Chapitre 44. Gustave / Un marché cruel
Tu es partie
Sans dire un mot
Sans un au revoir
Tu es partie
Sans me dire bonsoir
Sans adieux en trop
Tu es partie
Sans parole d'amour
Et pour toujours
Et sans un cri
j'invoque jésus Christ
Et sans un cri
j'invoque jésus Christ
Tu es partie
Me laissant seul
Dans mon linceul
Solitude
Oui solitude
J'ai besoin d'altitude
Seul
Me retrouver seul
Me défaire du linceul
De l'attente
Éprouvante
Épuisante
La cuisante
Défaite
Des amourettes
Qui ne mènent à rien
Sans lendemain
Infects
Faux affects
Partir
S'enfuir
Exil intérieur
Loin des peurs
Des souffrances
De la désespérance
Absolue
Du Christ nu
Abandonné
Par l'humanité
Avec le crucifiement
L'étrange retournement
L'espérance
Immense
Se mua
Ici bas
En culte déprimant
Du sang
Le sacrifice
Du fils
Pour racheter
Nos péchés
Quand
La fin venant
il clama
Une dernière fois
Eli eli
Lema sabachtani
Eli eli
Lema sabachtani
Eli eli
Lema sabachtani
Eli eli
Lema sabachtani
J’ai fini d’écrire le poème que je vais transmettre à Claire.
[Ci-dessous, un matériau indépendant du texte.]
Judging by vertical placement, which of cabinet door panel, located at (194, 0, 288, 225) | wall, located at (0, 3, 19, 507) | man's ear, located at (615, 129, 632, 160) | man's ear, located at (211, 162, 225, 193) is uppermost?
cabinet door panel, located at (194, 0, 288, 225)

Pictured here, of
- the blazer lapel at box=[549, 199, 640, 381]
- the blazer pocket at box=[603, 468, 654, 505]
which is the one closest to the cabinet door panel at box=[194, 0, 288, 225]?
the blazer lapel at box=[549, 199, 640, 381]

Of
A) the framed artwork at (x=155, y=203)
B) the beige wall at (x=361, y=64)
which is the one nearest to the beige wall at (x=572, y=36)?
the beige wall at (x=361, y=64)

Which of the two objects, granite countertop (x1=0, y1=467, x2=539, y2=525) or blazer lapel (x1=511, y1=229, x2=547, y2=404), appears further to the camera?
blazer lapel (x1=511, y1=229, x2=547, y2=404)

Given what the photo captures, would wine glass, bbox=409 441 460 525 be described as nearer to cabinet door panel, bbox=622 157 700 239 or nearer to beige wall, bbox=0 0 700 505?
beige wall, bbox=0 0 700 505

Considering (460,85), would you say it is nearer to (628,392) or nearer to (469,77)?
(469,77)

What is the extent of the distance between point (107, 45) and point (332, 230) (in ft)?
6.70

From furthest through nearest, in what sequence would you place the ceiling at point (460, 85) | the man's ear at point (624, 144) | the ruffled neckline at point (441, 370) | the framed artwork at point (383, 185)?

Soudain une fille habillée ultra- court et atrocement maquillée sonne à la porte.
Je la reconnais et écoute, éberlué, le « marché » qui m’est proposé.
Je toise Anne-Sophie :
— C’est du chantage !
— Non, c’est un marché.
— Tu me demandes un choix impossible.
— Tu ne reconnais pas mes efforts.
— Quels efforts ?
— Le colonel n’est pas mon genre d’hommes et je dois jouer le rôle de pute de bas étage, pour lui plaire : j’ai dû couper dix centimètres de ma jupe la plus courte, maugrée Anne-Sophie.
— Tu as pris plaisir à cela !
— Il adore fesser, insulter, gifler les femmes : j’ai honte de moi !
— Tout cela pour rien.
— C’est de ta faute : j’avais le sauf-conduit pour voir ton père et vous vous lancez dans une expédition débile !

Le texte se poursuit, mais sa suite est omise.